Is there a sweet, secret joy in being a curmudgeon? That would be one explanation for the shockingly rude way the owners of Forever After Books treat their customers.
Wow. Wow. It's true. The Forever After reviews on Yelp were right. The customer service is pretty apalling. After reading the terrible reviews on Yelp, I couldn't help but make Forever After Books my next bookstore-quest destination so that I can find out for myself how accurate the online comments were.
My brave friend, Sarah, and I ventured over today to Forever After Books on Haight. She had been there once before and said that the service wasn't great, but wasn't outrageously terrible either. After we both read a couple of the Yelp reviews, we were curious to see just how rude the owners were. With that said, we went in there expecting to be treated rudely. This may have affected how we perceived the place.
From the sidewalk, the first thing you see through the open front door is a sea of narrowly spaced bookshelves. As soon as we walked in, a man popped out his head to my left and demanded that I checked my bag in. I had read online how much of a stickler he was for bag check-ins so I simply complied.
The first thing I saw when I walked into the store was a prominently displayed sign with a ridiculously long list of things that are prohibited in the store, including: food, drinks, dogs, guitars, sleeping mats, etc.
Next to that sign, was another sign forbidding customers from reaching over their heads for books that are shelved too high. As a safety precaution, this wouldn't be an unusual sign to have in a bookstore. The weird thing about it was, that it followed that line saying that the books on the higher shelves are "overstocks and are less interesting." Yes. They actually said that. And underlined "less." Do they know nothing about sales? How are you supposed to sell anything if you trash talk your own products?
Scattered throughout the store, there were dozens of signs warning customers not to do this or not to do that. However, I didn't see a single one of the usual signs bookstores have, such as Staff Picks or even section signs. You basically have to figure out the genre of each shelf on your own. Don't ask the owners questions. They don't like to be bothered by customers. If you look closely, the genres of each section are written on the wooden shelves themselves in faded black Sharpie.

■ ■ ■ ■ ■ ■ ■

§ Instructions to follow:
Pick up the account of the visit to Forever After Books after its last sentence and carry it forward. The material that comes next has nothing to do with this.

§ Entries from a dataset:
■ ■ ■ ■ ■ ■ ■

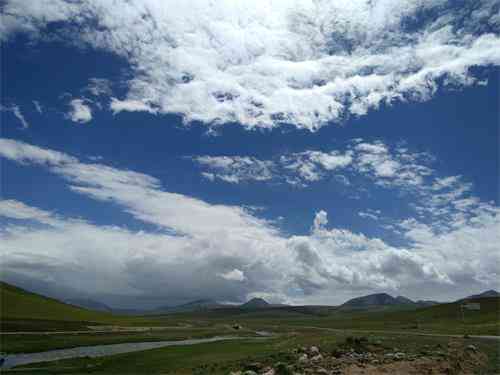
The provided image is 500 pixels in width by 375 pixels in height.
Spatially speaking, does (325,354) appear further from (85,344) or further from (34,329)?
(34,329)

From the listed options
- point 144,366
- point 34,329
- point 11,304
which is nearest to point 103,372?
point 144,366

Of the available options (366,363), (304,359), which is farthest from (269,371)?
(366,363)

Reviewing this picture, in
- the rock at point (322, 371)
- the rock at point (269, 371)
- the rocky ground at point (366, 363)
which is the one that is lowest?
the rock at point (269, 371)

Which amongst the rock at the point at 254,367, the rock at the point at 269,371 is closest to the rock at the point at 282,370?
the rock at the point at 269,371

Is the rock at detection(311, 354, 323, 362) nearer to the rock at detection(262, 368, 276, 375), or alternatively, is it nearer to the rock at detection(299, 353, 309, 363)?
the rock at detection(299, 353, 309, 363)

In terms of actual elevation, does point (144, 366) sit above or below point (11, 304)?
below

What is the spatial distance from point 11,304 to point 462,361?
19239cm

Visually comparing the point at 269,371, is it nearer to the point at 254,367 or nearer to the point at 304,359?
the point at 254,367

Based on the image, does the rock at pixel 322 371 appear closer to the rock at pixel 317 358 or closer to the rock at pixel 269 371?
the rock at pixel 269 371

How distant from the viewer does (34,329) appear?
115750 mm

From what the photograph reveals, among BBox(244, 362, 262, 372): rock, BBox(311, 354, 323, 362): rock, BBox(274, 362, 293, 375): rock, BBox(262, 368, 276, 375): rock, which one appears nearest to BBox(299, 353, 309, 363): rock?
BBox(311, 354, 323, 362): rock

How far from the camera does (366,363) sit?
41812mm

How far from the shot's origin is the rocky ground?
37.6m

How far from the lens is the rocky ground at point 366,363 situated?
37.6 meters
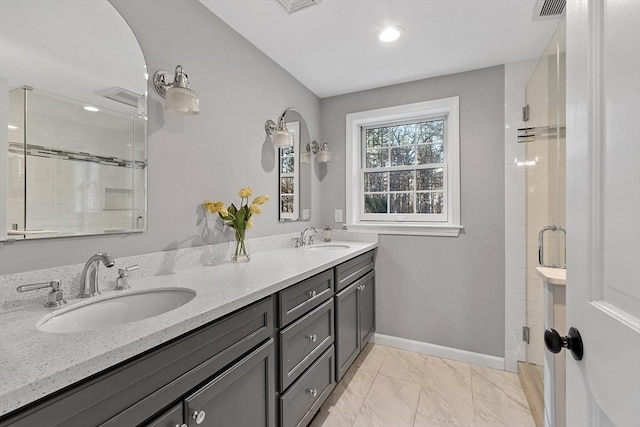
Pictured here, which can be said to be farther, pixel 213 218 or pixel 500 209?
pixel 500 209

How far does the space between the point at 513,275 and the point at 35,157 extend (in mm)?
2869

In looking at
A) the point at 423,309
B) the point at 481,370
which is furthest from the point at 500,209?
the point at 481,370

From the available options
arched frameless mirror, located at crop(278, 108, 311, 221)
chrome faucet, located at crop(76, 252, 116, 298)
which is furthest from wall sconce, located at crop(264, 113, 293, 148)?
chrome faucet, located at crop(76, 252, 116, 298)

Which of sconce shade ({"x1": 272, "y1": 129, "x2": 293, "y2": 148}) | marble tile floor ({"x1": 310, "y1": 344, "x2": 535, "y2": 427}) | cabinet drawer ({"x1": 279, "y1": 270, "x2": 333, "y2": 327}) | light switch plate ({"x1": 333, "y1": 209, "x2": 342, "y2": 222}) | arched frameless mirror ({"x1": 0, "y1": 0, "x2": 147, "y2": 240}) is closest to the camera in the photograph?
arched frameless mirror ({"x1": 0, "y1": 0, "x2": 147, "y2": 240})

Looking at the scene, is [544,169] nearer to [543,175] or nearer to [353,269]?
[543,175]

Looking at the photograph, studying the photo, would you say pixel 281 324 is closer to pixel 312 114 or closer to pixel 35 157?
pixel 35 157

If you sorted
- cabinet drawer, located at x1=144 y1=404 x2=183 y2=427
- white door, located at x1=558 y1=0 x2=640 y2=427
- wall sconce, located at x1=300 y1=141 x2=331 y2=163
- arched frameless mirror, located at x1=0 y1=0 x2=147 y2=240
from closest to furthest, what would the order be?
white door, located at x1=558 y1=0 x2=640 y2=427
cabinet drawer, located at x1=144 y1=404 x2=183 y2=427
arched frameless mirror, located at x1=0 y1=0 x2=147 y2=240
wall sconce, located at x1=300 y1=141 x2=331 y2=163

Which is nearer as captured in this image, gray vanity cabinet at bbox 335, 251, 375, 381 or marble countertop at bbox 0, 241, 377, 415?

■ ■ ■ ■ ■ ■ ■

§ Task result:
The other notable thing about the store is how tightly crammed the aisles of bookshelves are. On the bookshelves themselves, the books are jammed in so much that it's incovenient for the customers to find anything. Some of the books were actually jammed in sideways so that the spine faces the back of the shelf, making it impossible for the customer to even know what the book is without pulling it off of the shelf. And beware about taking too many books off of a shelf. I've heard that the owners yell at customers who take out too many books at a time. Strange. This is a bookstore. How are customers supposed to buy books without knowing what books you have?
They even took a Sharpie and blacked out the retail price that are printed on the back covers of books. Why? So you can't compare the retail prices with the prices they're charging? I don't know. All I know is that I like to have items priced when I go shopping. It's a hassle to bring every single item to the front of the store and have the employees dish out an arbitrary price at you.
Sarah and I actually approached the male owner to get a price check. Barely looking up from what he was doing, he said, "$3.69, plus tax. That's the minimum price here." With that, he grabbed the book out of her hand and said, "I'll put it back. I'm going to have to put it back anyway." He didn't even ask her if she wanted it. She could have wanted it. She could have considered buying it. But no. He snatched it away without even asking her. Sarah and I just looked at each other in shock. That's $3.69 he's not going to earn today.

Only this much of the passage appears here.